===== Passage shown

The Business Insurance Bureau

Need to Know: Presenting the Facts

Published: 05/10/2021, Author: Bob Hannah

Making A Fair Presentation of the Risk

At the heart of insurance contracts is an obvious truth: you have an enormous advantage over the insurer. You know all about your business, its history, processes, people and management, but the insurer knows nothing – other than what you tell them.

 

Your Duties

You have a statutory duty to make a fair presentation of the risk. You must tell the insurer:
• Every material circumstance which you know or ought to know and/or
• Sufficient information that would cause the insurer to make further enquiries, if neccessary, to review those material circumstances
• Information must be disclosed in a manner that is reasonably clear and accessible.

risk presentation

Your Knowledge

• You are deemed to have the knowledge of the company’s senior management.
• You are deemed to have the knowledge of the person arranging the insurance (who is deemed to be a senior manager under statute).
• Anything that can be discovered by a reasonable search.

A failure to make a fair presentation of the risk gives the insurer various remedies, depending upon the nature of the failure, from avoiding the contract and not paying claims to modifying the basis of settlement.

Examples of Misrepresentation

It is often easier to demonstrate the consequences of risk presentation failure by example rather than theory.

Here are some real life examples of typically forgotten or unrevealed material facts which later caused huge problems and repudiated claims:

 

A reprocessing plant did not reveal a series of small fires during their insurance year.

Following repeated false alarms, a retailer omitted to reveal that Police Response had been withdrawn.

A restaurant omitted to reveal repeated minor floods from an upstairs nightclub.

==========
===== Supplied information

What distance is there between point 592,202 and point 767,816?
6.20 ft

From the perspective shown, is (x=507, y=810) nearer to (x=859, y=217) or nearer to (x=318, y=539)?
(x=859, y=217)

==========

**What to do**:
**a)** In the insurance article, what did the restaurant omit to reveal to its insurer?
**b)** Transcribe the insurance article between "It is often" and "had been withdrawn.", inclusive.

**Solved problems**:
**a)** Repeated minor floods from an upstairs nightclub.

**b)**
It is often easier to demonstrate the consequences of risk presentation failure by example rather than theory.

Here are some real life examples of typically forgotten or unrevealed material facts which later caused huge problems and repudiated claims:

 

A reprocessing plant did not reveal a series of small fires during their insurance year.

Following repeated false alarms, a retailer omitted to reveal that Police Response had been withdrawn.